══ TRECHO
É a segunda vez que escuto Marco Schultz num satsang e sempre fico muito inspirada com suas palavras. Ele vive o sentido mais profundo da ioga e suas ideias fluem de forma mediúnica, numa profundidade e simplicidade que só é possível encontrar nos grandes mestres.
Algo em sua fala me chamou a atenção, de que devemos nos colocar sempre em marcha apesar de todas as dificuldades de nossa vida ordinária do nosso ‘eu menor’, para que se cumpra o propósito de nosso Eu Maior.
════
══ INFORMAÇÕES FORNECIDAS
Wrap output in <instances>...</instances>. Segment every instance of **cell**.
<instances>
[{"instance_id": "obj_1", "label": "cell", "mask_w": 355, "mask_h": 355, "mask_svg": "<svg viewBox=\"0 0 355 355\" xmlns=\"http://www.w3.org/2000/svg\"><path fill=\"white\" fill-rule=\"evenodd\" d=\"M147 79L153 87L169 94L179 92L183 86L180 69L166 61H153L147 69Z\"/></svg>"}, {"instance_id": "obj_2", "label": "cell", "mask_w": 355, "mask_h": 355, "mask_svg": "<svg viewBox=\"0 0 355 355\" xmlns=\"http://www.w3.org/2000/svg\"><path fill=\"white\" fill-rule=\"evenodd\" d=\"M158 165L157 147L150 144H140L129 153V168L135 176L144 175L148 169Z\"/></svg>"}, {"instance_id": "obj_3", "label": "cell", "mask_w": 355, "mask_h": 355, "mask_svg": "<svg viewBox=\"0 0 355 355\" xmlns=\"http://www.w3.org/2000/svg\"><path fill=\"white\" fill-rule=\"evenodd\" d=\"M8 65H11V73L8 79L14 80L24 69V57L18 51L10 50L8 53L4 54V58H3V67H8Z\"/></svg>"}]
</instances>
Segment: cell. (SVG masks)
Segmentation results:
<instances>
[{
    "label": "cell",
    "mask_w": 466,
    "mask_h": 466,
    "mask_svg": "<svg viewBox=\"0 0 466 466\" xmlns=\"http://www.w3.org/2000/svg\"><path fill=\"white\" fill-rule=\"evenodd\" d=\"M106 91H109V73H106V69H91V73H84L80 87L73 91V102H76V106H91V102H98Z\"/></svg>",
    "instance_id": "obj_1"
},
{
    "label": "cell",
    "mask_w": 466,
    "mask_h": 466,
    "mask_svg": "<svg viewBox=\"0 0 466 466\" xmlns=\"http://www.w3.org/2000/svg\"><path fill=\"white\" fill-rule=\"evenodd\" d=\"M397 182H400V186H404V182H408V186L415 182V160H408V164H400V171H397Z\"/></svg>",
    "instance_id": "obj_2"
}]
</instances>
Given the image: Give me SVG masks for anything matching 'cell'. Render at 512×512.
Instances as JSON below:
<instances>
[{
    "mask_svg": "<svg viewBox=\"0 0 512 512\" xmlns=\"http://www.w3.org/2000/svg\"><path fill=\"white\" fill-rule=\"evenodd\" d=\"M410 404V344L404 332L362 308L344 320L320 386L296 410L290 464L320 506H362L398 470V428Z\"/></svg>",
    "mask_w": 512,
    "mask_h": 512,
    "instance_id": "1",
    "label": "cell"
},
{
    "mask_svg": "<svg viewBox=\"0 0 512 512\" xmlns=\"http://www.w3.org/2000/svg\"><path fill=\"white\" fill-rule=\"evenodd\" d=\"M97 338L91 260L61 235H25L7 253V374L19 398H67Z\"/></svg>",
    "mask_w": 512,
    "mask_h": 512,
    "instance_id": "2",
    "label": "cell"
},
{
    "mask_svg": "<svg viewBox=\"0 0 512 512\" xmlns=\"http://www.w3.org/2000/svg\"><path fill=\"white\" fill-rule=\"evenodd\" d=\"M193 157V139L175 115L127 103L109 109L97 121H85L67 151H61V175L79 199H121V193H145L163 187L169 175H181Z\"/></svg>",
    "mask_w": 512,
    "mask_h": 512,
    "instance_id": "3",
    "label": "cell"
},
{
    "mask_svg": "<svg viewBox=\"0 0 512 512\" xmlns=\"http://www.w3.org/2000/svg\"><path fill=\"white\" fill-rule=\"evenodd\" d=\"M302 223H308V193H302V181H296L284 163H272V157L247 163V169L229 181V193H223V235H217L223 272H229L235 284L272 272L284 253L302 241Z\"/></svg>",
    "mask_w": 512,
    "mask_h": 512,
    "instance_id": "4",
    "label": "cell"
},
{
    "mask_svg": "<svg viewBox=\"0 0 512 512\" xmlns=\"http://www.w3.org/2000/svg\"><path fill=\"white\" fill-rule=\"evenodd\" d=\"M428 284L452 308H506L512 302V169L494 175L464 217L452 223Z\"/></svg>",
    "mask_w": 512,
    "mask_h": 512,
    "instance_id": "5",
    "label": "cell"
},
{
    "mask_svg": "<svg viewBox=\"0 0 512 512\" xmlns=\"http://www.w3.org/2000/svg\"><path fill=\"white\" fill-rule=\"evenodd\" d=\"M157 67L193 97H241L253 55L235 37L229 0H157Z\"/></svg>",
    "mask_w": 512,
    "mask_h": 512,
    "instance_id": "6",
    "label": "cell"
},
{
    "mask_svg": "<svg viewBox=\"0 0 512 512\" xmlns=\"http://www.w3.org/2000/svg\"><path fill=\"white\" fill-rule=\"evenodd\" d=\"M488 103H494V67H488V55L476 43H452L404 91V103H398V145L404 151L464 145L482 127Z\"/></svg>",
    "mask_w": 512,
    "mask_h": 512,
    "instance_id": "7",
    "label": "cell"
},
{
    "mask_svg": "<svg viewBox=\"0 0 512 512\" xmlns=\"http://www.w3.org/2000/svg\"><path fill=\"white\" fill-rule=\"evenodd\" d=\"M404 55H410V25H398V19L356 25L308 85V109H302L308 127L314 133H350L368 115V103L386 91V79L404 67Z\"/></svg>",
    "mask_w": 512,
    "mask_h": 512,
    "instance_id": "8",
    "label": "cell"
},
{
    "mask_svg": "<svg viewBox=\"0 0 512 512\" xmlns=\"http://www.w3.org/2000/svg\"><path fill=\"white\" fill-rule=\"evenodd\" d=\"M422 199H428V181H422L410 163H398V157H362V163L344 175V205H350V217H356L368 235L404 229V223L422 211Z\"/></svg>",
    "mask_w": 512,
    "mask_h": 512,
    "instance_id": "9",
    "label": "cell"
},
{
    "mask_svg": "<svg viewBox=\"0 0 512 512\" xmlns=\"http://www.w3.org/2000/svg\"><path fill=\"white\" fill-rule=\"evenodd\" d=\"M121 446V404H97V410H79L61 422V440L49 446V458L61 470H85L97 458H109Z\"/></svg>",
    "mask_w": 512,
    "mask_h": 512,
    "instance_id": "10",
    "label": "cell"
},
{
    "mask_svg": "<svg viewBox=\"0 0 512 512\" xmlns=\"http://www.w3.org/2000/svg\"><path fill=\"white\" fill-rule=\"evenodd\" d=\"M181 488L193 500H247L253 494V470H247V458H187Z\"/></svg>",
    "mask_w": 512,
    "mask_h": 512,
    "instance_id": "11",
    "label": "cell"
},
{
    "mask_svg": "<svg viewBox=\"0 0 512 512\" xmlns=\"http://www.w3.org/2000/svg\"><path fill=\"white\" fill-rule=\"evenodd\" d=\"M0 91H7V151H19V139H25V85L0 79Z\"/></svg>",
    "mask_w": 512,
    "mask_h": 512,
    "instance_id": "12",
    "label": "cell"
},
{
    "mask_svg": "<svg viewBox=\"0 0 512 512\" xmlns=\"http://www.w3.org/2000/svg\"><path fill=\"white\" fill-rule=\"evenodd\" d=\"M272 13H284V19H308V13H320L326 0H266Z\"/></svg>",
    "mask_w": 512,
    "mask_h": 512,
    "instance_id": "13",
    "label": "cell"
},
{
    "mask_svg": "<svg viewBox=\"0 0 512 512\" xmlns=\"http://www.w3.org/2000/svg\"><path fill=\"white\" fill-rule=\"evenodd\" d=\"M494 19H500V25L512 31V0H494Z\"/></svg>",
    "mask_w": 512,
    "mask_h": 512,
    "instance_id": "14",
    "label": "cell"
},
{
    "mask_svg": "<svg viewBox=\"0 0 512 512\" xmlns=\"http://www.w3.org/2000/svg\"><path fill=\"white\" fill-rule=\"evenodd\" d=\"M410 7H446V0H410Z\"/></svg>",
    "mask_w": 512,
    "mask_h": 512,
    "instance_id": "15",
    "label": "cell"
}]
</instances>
════
TAREFAS:
a – Segundo o trecho, o que devemos fazer apesar das dificuldades da vida ordinária do nosso ‘eu menor’?
b – Prossiga o texto sobre o satsang com Marco Schultz a partir da última frase apresentada.
A listagem não tem nenhum papel nesta atividade.

RESPOSTAS ÀS TAREFAS:
a – Devemos nos colocar sempre em marcha, para que se cumpra o propósito do nosso Eu Maior.

b –
Por vezes as adversidades são grandes e pesadas, por vezes sentimos cansaço ou revolta – são provas que nos testam a ponto de querermos desistir ou nos desviar do caminho que traçamos. Por outro lado, existe o silenciar, quando fechamos nossos olhos e nos conectamos com nossa luz interior. Nesse momento, conectados com nossa alma, com nosso Eu Maior, observamos a pequenez do cotidiano impermanente e, distanciados dos apegos, sentimos a grandeza de nossa luz, a potência de nossa verdade através do amor e do perdão, e assim abrimos os olhos e nos colocamos novamente em marcha. E isso é o mais importante: permanecer nela, passo a passo, sem necessidade ou ansiedade de chegar em algum lugar. Apenas vivendo o momento presente, observando atentamente a paisagem que nos cerca, usufruindo dessas coisas que encontramos pelo caminho, nas coisas simples que vivemos e sentimos.
Já dizia o grande Gilberto Gil: “O melhor lugar do mundo é aqui e agora!”